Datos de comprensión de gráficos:
━━━━━━

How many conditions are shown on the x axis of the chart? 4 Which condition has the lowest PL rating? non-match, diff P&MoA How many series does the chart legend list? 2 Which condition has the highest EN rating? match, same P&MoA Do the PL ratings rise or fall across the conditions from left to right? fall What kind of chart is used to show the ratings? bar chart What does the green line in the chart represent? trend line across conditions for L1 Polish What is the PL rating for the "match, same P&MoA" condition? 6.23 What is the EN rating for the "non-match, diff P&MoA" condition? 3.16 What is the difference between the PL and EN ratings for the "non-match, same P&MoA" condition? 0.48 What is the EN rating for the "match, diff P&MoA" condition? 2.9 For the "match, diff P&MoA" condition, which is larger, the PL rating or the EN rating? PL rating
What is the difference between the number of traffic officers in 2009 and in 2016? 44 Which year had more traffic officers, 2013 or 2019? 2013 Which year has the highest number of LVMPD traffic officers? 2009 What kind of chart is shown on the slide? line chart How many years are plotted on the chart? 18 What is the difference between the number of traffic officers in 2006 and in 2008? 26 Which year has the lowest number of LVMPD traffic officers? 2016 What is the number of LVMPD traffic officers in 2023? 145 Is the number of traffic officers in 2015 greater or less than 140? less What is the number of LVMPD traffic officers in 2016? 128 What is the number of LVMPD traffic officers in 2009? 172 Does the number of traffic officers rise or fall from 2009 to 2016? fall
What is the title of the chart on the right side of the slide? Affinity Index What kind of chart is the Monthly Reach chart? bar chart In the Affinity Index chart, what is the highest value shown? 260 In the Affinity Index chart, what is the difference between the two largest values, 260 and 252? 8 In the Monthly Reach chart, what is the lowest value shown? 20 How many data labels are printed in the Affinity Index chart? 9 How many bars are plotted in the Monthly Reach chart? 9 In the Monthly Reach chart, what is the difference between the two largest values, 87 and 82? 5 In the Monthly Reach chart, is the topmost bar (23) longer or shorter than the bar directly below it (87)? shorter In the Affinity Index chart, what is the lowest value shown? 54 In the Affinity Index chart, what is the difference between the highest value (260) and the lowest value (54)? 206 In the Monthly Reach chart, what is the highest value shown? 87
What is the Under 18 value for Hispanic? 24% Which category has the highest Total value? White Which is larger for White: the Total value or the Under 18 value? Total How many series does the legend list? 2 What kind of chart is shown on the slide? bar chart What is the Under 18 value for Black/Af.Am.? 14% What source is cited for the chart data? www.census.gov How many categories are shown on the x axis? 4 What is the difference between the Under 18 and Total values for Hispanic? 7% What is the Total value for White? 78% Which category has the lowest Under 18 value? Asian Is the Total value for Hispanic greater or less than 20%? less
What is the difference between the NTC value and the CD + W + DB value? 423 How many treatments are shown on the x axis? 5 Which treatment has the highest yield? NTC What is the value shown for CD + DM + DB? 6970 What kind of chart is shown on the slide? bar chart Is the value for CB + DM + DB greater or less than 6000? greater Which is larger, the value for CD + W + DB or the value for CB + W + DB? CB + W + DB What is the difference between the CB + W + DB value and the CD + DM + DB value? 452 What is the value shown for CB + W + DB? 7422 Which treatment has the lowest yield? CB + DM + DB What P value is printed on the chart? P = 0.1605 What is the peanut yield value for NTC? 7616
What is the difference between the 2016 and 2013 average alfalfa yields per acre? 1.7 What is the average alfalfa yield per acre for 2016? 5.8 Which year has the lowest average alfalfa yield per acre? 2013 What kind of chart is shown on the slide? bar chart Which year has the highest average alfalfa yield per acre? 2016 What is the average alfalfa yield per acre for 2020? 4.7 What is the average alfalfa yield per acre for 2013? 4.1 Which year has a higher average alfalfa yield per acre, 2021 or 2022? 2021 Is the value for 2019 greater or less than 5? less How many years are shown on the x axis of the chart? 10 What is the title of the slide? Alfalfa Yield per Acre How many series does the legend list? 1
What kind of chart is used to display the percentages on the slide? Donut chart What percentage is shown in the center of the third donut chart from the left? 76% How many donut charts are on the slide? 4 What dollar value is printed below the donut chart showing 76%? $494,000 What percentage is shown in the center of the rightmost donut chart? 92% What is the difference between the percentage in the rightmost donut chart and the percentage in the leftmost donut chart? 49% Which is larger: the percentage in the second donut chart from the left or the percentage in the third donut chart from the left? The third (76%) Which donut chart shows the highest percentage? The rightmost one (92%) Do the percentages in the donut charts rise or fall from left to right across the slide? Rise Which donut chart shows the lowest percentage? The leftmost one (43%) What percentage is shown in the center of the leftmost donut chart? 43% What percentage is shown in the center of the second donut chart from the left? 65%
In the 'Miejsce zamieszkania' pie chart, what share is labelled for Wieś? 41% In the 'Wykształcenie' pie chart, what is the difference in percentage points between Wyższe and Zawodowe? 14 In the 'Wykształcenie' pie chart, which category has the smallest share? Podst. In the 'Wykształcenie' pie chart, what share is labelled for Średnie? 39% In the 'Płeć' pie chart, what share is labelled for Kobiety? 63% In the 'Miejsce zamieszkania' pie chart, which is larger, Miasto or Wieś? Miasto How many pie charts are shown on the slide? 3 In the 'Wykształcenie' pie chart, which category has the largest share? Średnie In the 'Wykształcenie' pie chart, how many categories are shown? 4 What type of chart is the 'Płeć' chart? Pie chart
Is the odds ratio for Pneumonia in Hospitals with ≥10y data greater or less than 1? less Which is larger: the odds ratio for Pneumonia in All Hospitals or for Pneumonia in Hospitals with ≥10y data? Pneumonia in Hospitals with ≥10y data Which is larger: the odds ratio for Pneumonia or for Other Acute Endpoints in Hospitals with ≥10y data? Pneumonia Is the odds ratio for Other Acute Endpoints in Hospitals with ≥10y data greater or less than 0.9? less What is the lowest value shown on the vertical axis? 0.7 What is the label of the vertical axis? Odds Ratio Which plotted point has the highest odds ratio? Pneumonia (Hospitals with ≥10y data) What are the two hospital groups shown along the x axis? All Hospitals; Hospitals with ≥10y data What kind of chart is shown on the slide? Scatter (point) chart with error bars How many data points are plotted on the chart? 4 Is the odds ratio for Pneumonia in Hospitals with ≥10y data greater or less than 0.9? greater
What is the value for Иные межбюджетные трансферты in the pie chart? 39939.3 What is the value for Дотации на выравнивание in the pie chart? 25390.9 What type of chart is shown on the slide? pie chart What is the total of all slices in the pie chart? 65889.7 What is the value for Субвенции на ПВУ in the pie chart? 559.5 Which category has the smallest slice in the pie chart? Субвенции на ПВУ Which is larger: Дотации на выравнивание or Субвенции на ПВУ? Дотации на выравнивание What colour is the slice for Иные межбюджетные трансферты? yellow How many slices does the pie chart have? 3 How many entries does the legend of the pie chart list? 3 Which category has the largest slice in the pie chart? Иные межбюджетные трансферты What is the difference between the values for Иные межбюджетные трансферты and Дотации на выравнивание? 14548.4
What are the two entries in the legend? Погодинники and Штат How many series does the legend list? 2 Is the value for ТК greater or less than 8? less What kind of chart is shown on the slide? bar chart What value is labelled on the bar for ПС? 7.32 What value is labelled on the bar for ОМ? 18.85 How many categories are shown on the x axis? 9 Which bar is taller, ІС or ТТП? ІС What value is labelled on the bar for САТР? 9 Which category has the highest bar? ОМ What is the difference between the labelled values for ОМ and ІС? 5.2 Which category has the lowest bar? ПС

━━━━━━

§ Tarea: Repite sin cambios las líneas del material desde el principio hasta la que contiene "to 2016? fall", incluida esa línea.

§ Respuesta:
How many conditions are shown on the x axis of the chart? 4 Which condition has the lowest PL rating? non-match, diff P&MoA How many series does the chart legend list? 2 Which condition has the highest EN rating? match, same P&MoA Do the PL ratings rise or fall across the conditions from left to right? fall What kind of chart is used to show the ratings? bar chart What does the green line in the chart represent? trend line across conditions for L1 Polish What is the PL rating for the "match, same P&MoA" condition? 6.23 What is the EN rating for the "non-match, diff P&MoA" condition? 3.16 What is the difference between the PL and EN ratings for the "non-match, same P&MoA" condition? 0.48 What is the EN rating for the "match, diff P&MoA" condition? 2.9 For the "match, diff P&MoA" condition, which is larger, the PL rating or the EN rating? PL rating
What is the difference between the number of traffic officers in 2009 and in 2016? 44 Which year had more traffic officers, 2013 or 2019? 2013 Which year has the highest number of LVMPD traffic officers? 2009 What kind of chart is shown on the slide? line chart How many years are plotted on the chart? 18 What is the difference between the number of traffic officers in 2006 and in 2008? 26 Which year has the lowest number of LVMPD traffic officers? 2016 What is the number of LVMPD traffic officers in 2023? 145 Is the number of traffic officers in 2015 greater or less than 140? less What is the number of LVMPD traffic officers in 2016? 128 What is the number of LVMPD traffic officers in 2009? 172 Does the number of traffic officers rise or fall from 2009 to 2016? fall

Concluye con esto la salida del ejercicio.